Monty Neill (b. 1948) has written widely on education and assessment issues. He is a member of the Midnight Notes Collective, a group that publishes books about political economy, including Midnight Oil (Autonomedia, 1992). This essay appeared originally in Resisting the Virtual Life: The Culture and Politics of Information, (edited by Iain A. Boal and James Brooks; City Lights, 1995), a collection of essays offering a critical view of technology for an educated audience.
"Computers, Thinking, and Schools in the 'New Economic Order'" (Composing Cyberspace p. 415) is not available online.
1. What ideas about the international capitalist system lie behind Neill's criticism of the educational use of computers? For example, why does he think that working-class power and wages are being reduced or that "the savage inequalities of the past will extend into the wired savagery of the future" (¶ 13)?
2. What is the purpose of our educational system, according to Neill? How does this compare or contrast with other goals of education you have heard or considered?

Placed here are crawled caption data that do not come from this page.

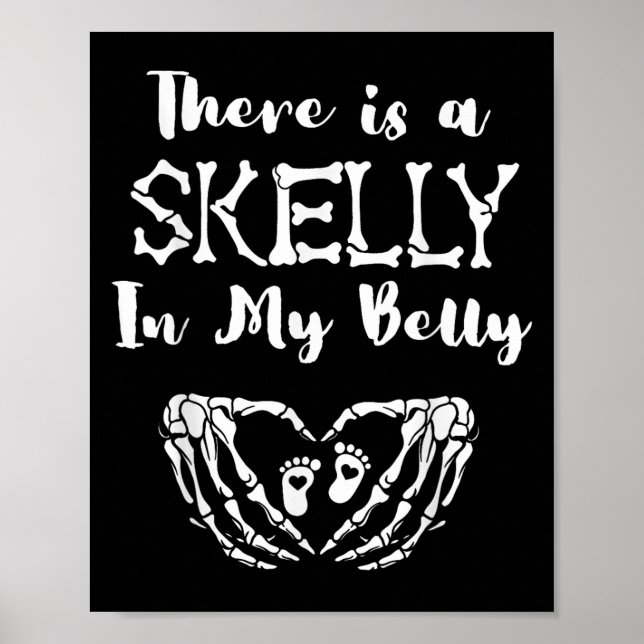 Affiche Il Y A Un Skelly Dans Mon Belly Skeleton Halloween (Devant)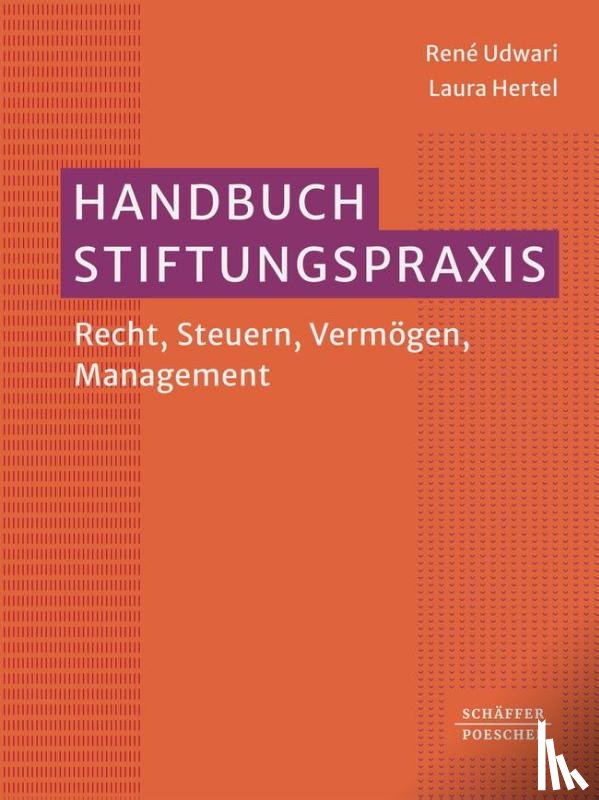 Udwari, René, Hertel, Laura, Heinrich, Timon - Handbuch Stiftungspraxis
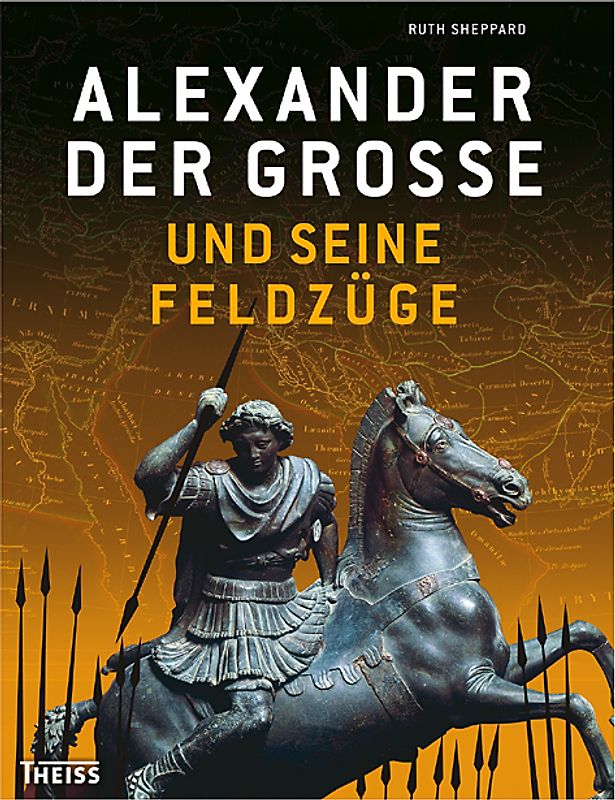 Alexander der Große und seine Feldzüge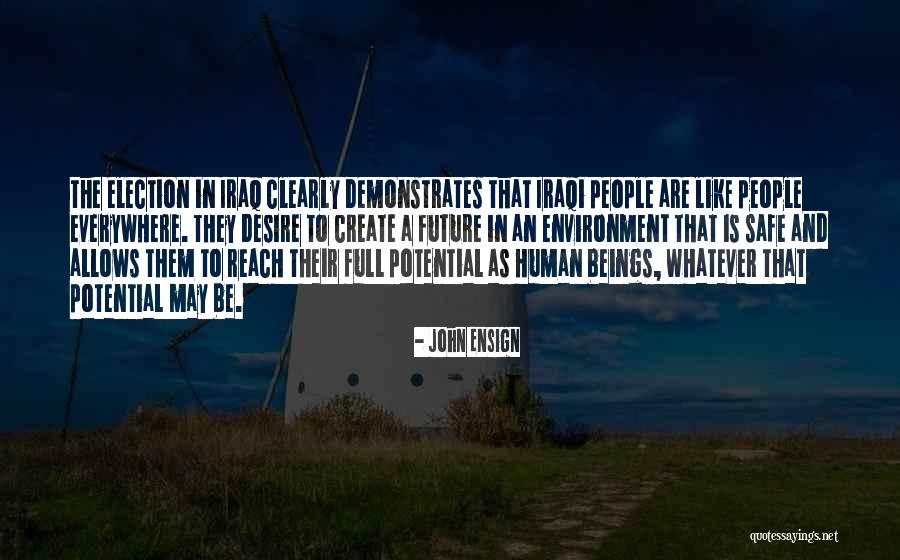 Full Potential Quotes By John Ensign Full Potential Quotes By John Ensign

3. In what ways does Neill argue that school computers are being used to produce "thinking machinesÓ instead of critically thinking human beings? To what extent are you persuaded that computer technology increases physical isolation and social alienation?
4. Neill writes that "the important issues are not ones of technology but of politics" (¶ 23) and "liberation is not a matter of technology but of social relations" (¶ 44). How would you describe Neill's politics, his values, and his definition of liberation? How sympathetic are you with this set of values?